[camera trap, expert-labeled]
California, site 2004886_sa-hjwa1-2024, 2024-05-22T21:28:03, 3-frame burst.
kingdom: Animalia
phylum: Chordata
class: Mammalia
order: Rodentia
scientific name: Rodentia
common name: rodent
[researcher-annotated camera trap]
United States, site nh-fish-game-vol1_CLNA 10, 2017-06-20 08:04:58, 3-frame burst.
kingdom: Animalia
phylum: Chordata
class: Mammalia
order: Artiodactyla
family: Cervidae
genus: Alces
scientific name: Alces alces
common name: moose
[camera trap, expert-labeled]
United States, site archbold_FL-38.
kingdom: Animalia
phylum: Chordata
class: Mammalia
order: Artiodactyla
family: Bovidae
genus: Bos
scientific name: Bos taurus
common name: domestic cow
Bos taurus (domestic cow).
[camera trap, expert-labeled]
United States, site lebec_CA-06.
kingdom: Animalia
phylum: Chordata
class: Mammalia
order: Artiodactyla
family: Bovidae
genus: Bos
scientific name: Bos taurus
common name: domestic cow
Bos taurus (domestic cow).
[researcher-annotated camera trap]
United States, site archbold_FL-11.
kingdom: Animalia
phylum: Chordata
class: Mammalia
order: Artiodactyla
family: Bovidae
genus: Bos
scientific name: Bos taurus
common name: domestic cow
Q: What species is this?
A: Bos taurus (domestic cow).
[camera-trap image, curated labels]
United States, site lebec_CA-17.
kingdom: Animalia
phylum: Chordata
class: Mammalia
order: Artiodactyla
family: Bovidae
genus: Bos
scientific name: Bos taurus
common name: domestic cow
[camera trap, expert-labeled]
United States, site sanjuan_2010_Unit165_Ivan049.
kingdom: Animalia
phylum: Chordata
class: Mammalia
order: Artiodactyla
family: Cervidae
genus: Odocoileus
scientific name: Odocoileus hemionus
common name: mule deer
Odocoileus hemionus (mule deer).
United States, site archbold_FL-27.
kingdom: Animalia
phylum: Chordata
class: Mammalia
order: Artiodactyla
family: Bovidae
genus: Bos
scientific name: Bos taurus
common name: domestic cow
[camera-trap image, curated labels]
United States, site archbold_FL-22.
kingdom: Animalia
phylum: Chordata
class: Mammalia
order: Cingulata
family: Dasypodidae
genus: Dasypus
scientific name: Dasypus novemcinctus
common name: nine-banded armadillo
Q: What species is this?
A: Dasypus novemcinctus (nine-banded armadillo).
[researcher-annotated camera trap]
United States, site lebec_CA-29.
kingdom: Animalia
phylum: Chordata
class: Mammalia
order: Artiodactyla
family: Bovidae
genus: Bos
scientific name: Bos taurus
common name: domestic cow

□ □ □

Problem to work on: An exact transcription of the entries is needed, complete to the final line.

Result for this task:
[camera trap, expert-labeled]
California, site 2004886_sa-hjwa1-2024, 2024-05-22T21:28:03, 3-frame burst.
kingdom: Animalia
phylum: Chordata
class: Mammalia
order: Rodentia
scientific name: Rodentia
common name: rodent
[researcher-annotated camera trap]
United States, site nh-fish-game-vol1_CLNA 10, 2017-06-20 08:04:58, 3-frame burst.
kingdom: Animalia
phylum: Chordata
class: Mammalia
order: Artiodactyla
family: Cervidae
genus: Alces
scientific name: Alces alces
common name: moose
[camera trap, expert-labeled]
United States, site archbold_FL-38.
kingdom: Animalia
phylum: Chordata
class: Mammalia
order: Artiodactyla
family: Bovidae
genus: Bos
scientific name: Bos taurus
common name: domestic cow
Bos taurus (domestic cow).
[camera trap, expert-labeled]
United States, site lebec_CA-06.
kingdom: Animalia
phylum: Chordata
class: Mammalia
order: Artiodactyla
family: Bovidae
genus: Bos
scientific name: Bos taurus
common name: domestic cow
Bos taurus (domestic cow).
[researcher-annotated camera trap]
United States, site archbold_FL-11.
kingdom: Animalia
phylum: Chordata
class: Mammalia
order: Artiodactyla
family: Bovidae
genus: Bos
scientific name: Bos taurus
common name: domestic cow
Q: What species is this?
A: Bos taurus (domestic cow).
[camera-trap image, curated labels]
United States, site lebec_CA-17.
kingdom: Animalia
phylum: Chordata
class: Mammalia
order: Artiodactyla
family: Bovidae
genus: Bos
scientific name: Bos taurus
common name: domestic cow
[camera trap, expert-labeled]
United States, site sanjuan_2010_Unit165_Ivan049.
kingdom: Animalia
phylum: Chordata
class: Mammalia
order: Artiodactyla
family: Cervidae
genus: Odocoileus
scientific name: Odocoileus hemionus
common name: mule deer
Odocoileus hemionus (mule deer).
United States, site archbold_FL-27.
kingdom: Animalia
phylum: Chordata
class: Mammalia
order: Artiodactyla
family: Bovidae
genus: Bos
scientific name: Bos taurus
common name: domestic cow
[camera-trap image, curated labels]
United States, site archbold_FL-22.
kingdom: Animalia
phylum: Chordata
class: Mammalia
order: Cingulata
family: Dasypodidae
genus: Dasypus
scientific name: Dasypus novemcinctus
common name: nine-banded armadillo
Q: What species is this?
A: Dasypus novemcinctus (nine-banded armadillo).
[researcher-annotated camera trap]
United States, site lebec_CA-29.
kingdom: Animalia
phylum: Chordata
class: Mammalia
order: Artiodactyla
family: Bovidae
genus: Bos
scientific name: Bos taurus
common name: domestic cow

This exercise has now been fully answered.